While our study provides some insight into the emergent properties of prognostic genes, more efforts are required to validate and extend our findings. We examined the properties of prognostic genes in the context of gene co-expression networks. A logical extension of this work would be to determine whether the observed patterns hold true in other biological networks, such as protein interaction networks or gene regulatory networks. A major challenge for that direction is that those networks are usually highly biased toward well-studied genes. A second logical extension would be to determine whether the same patterns hold true in the co-expression networks of other tumour types or diseases. Our findings are based on TCGA data, so a third and critical extension of this work would be to learn whether the patterns can be recapitulated by other independent sample cohorts with adequate survival data. Finally, future efforts should be made to incorporate this system-level understanding of prognostic genes into the practice of building effective prognostic models.

Methods

Identification of prognostic mRNA and miRNA genes

We obtained TCGA gene expression and overall survival data from Firehose ( https://confluence.broadinstitute.org/display/GDAC/Home) and TCGA Pan-Cancer website ( http://pancancer.soe.ucsc.edu/). All data are from pan-cancer 4.0 Freeze version. We detected prognostic mRNA or miRNA genes based on the raw Wald P-values generated from the univariate Cox model. We used two methods to define prognostic genes. First, depending on the signal-to-noise ratio, different FDRs were applied: for mRNA genes, 1,706 genes in GBM (P<0.028, FDR<0.2), 728 genes in OV (P<0.019, FDR<0.5), 974 genes in BRCA (P<0.0053, FDR<0.1) and 2,050 genes in KIRC (P<2.24 × 10⁻⁶, FDR<2 × 10⁻⁵); for miRNA genes, 15 miRNAs in GBM (P<0.0053, FDR<0.2), 106 miRNAs in OV (P<0.026, FDR<0.2), 54 miRNAs in BRCA (P<0.01, FDR<0.1) and 203 miRNAs in KIRC (P<0.043, FDR<0.1). We assessed the robustness of these prognostic genes through randomly sampled subsets: based on 100 subsets (75% of the original sample size), on average, 75.3, 75.0, 92.0 and 99.9% of the prognostic mRNA genes showed significant survival correlations in GBM, OV, BRCA and KIRC, respectively (Supplementary Fig. 1). Second, the top 1,000 mRNAs or top 50 miRNAs most correlated with overall survival were identified as prognostic genes. When gene or miRNA expression data were available from more than one platform (Agilent 244 K microarray and Illumina HiSeq RNA-seq), we compared the Wald P-value distributions between the platforms and chose the one with a better signal-to-noise ratio (Table 1 and Supplementary Fig. 11). We did not include other TCGA cancer types in this study because they did not have either the microarray data for co-expression network construction or sufficient prognostic genes identified (due to a limited sample size or inadequate follow-up time).

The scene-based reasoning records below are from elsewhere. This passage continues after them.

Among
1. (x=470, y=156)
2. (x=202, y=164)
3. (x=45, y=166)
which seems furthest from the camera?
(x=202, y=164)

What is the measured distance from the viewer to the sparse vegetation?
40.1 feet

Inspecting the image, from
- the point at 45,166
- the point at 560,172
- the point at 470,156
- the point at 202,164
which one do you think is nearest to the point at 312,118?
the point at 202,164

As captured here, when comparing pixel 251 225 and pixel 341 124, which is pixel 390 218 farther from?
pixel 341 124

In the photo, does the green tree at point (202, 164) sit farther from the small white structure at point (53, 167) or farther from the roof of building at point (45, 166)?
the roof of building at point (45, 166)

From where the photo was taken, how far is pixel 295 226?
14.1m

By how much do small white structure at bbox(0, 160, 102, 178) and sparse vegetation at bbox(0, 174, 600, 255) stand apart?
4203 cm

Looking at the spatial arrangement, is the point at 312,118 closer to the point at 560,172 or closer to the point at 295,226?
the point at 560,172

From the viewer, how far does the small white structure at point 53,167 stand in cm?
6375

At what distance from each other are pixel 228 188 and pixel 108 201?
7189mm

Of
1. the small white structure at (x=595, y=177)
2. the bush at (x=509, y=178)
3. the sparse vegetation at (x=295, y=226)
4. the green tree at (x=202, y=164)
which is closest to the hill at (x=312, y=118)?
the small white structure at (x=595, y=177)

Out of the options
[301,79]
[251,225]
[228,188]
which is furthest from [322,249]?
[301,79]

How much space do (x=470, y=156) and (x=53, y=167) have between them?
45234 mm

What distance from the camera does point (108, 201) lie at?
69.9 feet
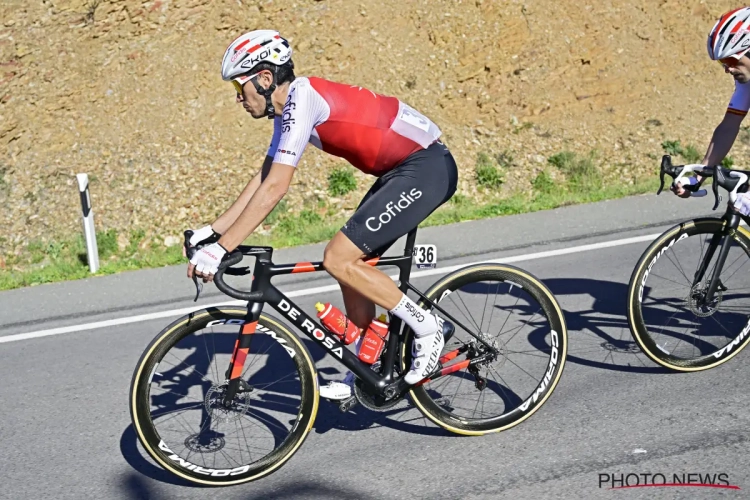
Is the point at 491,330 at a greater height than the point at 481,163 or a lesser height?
lesser

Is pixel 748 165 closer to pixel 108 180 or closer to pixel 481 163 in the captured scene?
pixel 481 163

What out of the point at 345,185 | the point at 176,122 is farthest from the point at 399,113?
the point at 176,122

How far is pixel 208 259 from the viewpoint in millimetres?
4020

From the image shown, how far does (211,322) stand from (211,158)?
7.18 meters

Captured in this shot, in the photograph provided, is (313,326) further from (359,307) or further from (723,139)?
(723,139)

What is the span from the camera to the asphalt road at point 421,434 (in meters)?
4.43

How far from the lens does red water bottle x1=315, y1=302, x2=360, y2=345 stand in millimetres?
4637

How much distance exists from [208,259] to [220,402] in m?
0.93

Table 1 Summary of TCGA genomic datasets used in this study.

Full size table

Co-expression network construction

Given Agilent 244 K microarray data for each cancer type, we used the WGCNA package^20,21 to build a weighted gene co-expression network that contains 17,813 nodes (genes). The key parameter, β, for weighted network construction was optimized to maintain both the scale-free topology and sufficient node connectivity as recommended in the manual. In such a network, any two genes were connected and the edge weight was determined by the topology overlap measure provided in WGCNA. This measure considered not only the expression correlation between two partner genes but also how many ‘friends’ the two genes shared. The weights ranged from 0 to 1, and reflect the strength of the communication between the two genes. Given a network, we then obtained several key network properties such as the edge weight, node connectivity and modularity. Connectivity was defined as the sum of the weights across all the edges of a node, and the top 1% (or 5%) of the genes with the highest connectivity in the network were defined as hub genes. According to the connectivity distributions, this definition well covered the highly connected nodes in the power-law tails (Supplementary Fig. 12). We obtained the same results when the hub genes were defined based on the adjacency matrix^20,21, in which the edge weight between two gene nodes depended on only their co-expression correlation (Supplementary Fig. 13). We identified the modules using the advanced dynamic tree cut technique, built with the default value of SplitDepth for robust module detection in WGCNA³⁹. We obtained the same results when the modules were defined with the SplitDepth value for more sensitive module detection (Supplementary Fig. 14). The co-expression network has been deposited in Synapse (syn1445557).

Hub and module analysis of prognostic mRNA genes

For each cancer type, we used a Fisher’s exact test to examine the enrichment or depletion of prognostic mRNA or miRNA genes in hub nodes. To examine the cancer-type specificity of the results, we performed the same analysis using hub and prognostic genes from any two cancer types. We used a Fisher’s exact test to evaluate the enrichment of mRNA prognostic genes in modules. To study the conservation of module genes, we defined a score (from 0 to 4) for each gene, with 0 indicating the gene was not a module gene in any of the four cancers, and 4 indicating the gene was a conserved module gene in all four cancer types. We used a Wilcoxon rank sum test with continuity correction to test whether the conservation score was different between prognostic genes and other genes. We considered P<0.05 to be statistically significant.

Analysis of prognostic miRNAs and their target genes

We first annotated the miRNAs to the corresponding miRNA families and then obtained the predicted conserved targets from TargetScan (Release 6.2)^32,40. For hub analysis, the target genes of all prognostic miRNAs in a cancer type were combined to test the relations with hub genes, as described above. To examine the robustness of the results, target genes with different stringency criteria were used: high-confidence targets were identified as being predicted targets of more than one prognostic miRNA (2–4). For module analysis, we first identified target-module-enriched miRNAs based on whether the target genes of a given miRNA were significantly enriched in at least one module in the co-expression network (FDR<0.1). We then used a Fisher’s exact test to examine whether prognostic miRNAs tended to be target-module-enriched in a given cancer type.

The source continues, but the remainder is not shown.